> Texte fourni
******
Reporters Sans Frontières (www.rsf.org)
Communiqué de presse
CAMEROUN
Les journalistes ne sont pas des agents de renseignement
Deux journalistes camerounais ont été convoqués devant le tribunal militaire de Yaoundé le 28 octobre. Il leur est reproché de n’avoir pas dénoncé un projet de déstabilisation de l’Etat.
Le 28 octobre au matin, Félix Cyriaque Ebole Bola et Rodrigue Tongue, respectivement journalistes pour les quotidiensMutations et Le Messager, ont comparu devant le tribunal militaire de Yaoundé. A l’issue de l’audience, les deux journalistes ont été inculpés de « non dénonciation » de faits susceptibles d’atteindre à la sureté de l’Etat. Baba Wamé, un ancien journaliste actuellement professeur, est soumis aux mêmes accusations.
« Cette inculpation est très inquiétante pour la liberté de l’information au Cameroun, déclare Cléa Kahn-Sriber, responsable du bureau Afrique de Reporters sans frontières. Les journalistes n’ont pas à être des collaborateurs des agents de sécurité de l’Etat. Au contraire, ils se doivent de maintenir leur indépendance vis-à-vis du pouvoir s’ils veulent continuer à exercer. Leur demander de se transformer en informateurs des autorités, c’est tuer l’essence même de la profession journalistique. Nous demandons au tribunal militaire d’abandonner les charges qui pèsent contre les deux journalistes. »
Leurs confrères journalistes, venus nombreux pour les soutenir, ont été expulsés de la salle d’audience mais se sont néanmoins réunis devant le tribunal pour manifester leur indignation. Placés sous contrôle judiciaire, les journalistes comparaîtront libres, mais doivent pointer au tribunal une fois par semaine, ne peuvent s’éloigner de Yaoundé, ni s’exprimer publiquement sur l’affaire.
Tout a commencé lorsque Félix Cyriaque Ebole Bola et Rodrigue Tongue ont été informés de la présence d’un cadre militaire rebelle centrafricain à la frontière du Cameroun, qui disposerait d’informations sécuritaires sur le pays. Selon la rédaction de Mutations, jointe par RSF, Félix Cyriaque Ebole Bola a alors écrit au Délégué général à la Sûreté nationale faisant état de ces nouvelles et demandant confirmation. En guise de réponse, le journaliste a reçu un appel de la police pour lui demander de partager les informations dont il disposait et de les tenir au courant s’il en obtenait davantage.
******
> Documents fournis
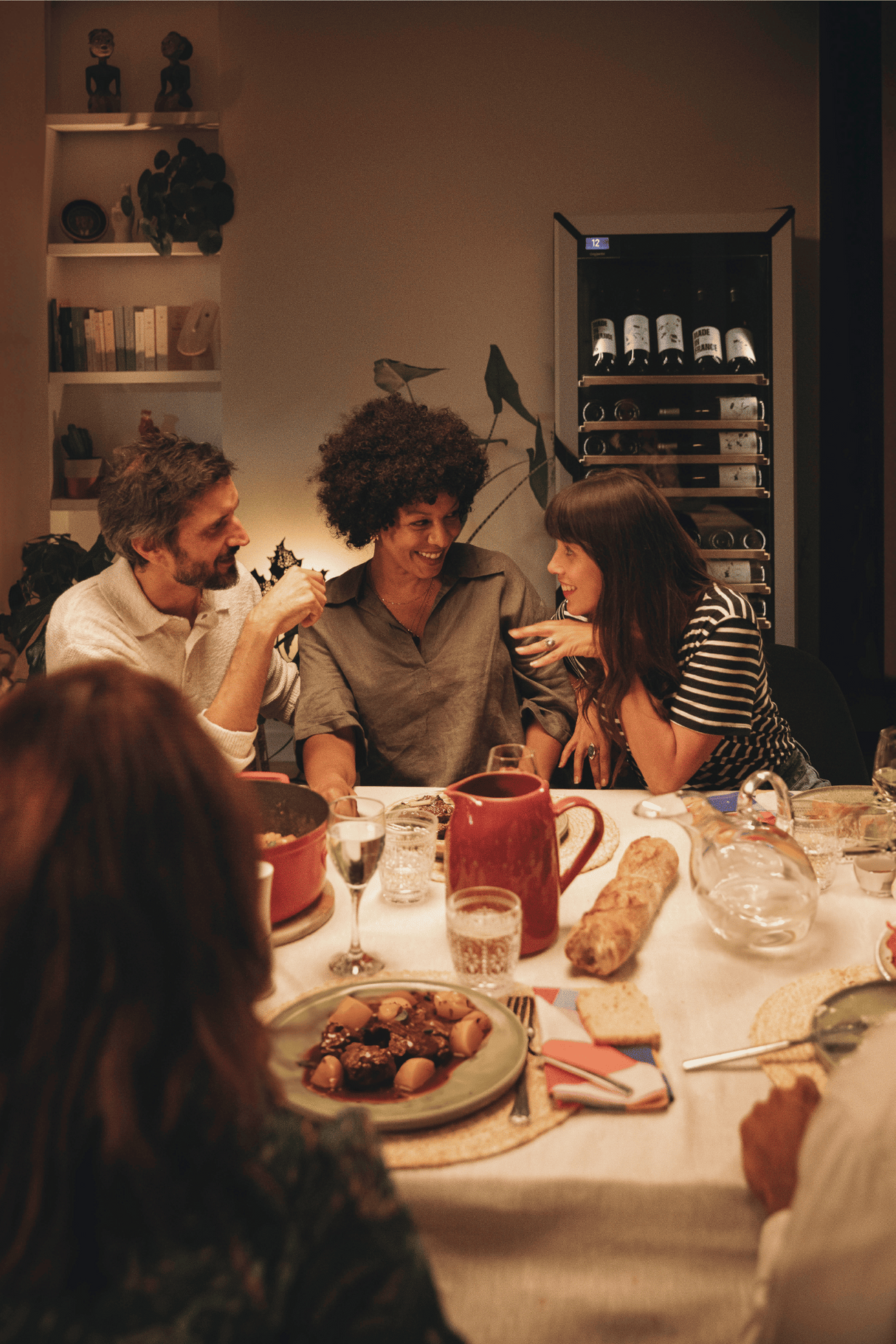 Friends enjoying a dinner with food on the table and a goguette wine frige in color white, large unit with presentation row in the background.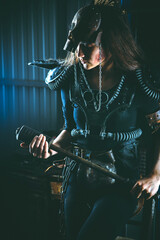 Post apocalyptic woman warrior in armor with the truncheon.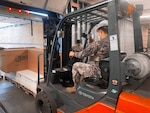 Members of the New York National Guard receive supplies build COVID-19 vaccination "pods" at the Guilderland Industrial Park, Altamont, N.Y., Jan. 5, 2021. The pods are all the items required to support a vaccination site, loaded into a New York State Department of Emergency Management trailer that can be transported anywhere across the state.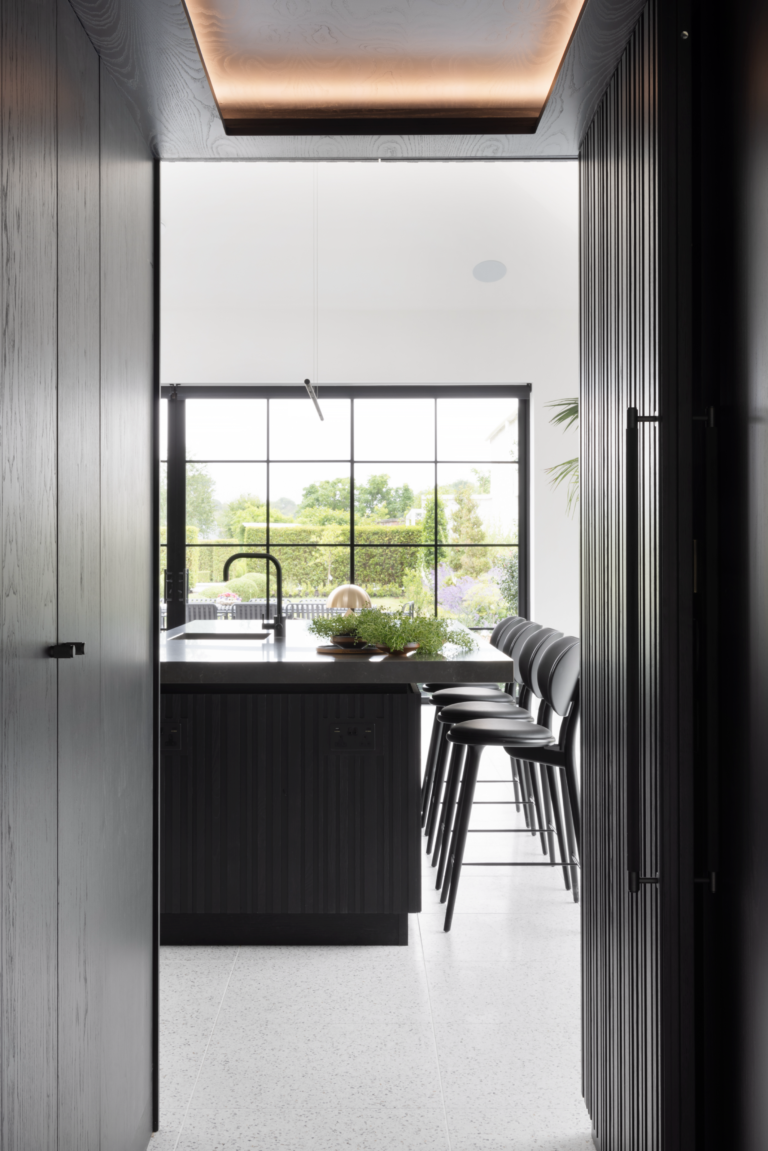 Doorway view into the kitchen island with bar stools, framed by Crittall glazing overlooking the gardens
******
> Consigne
Reproduisez mot pour mot le passage du communiqué sur l'inculpation des deux journalistes camerounais qui s'ouvre sur les mots « Le 28 octobre au » et se clôt sur « aux mêmes accusations. ».

> Réponse
Le 28 octobre au matin, Félix Cyriaque Ebole Bola et Rodrigue Tongue, respectivement journalistes pour les quotidiensMutations et Le Messager, ont comparu devant le tribunal militaire de Yaoundé. A l’issue de l’audience, les deux journalistes ont été inculpés de « non dénonciation » de faits susceptibles d’atteindre à la sureté de l’Etat. Baba Wamé, un ancien journaliste actuellement professeur, est soumis aux mêmes accusations.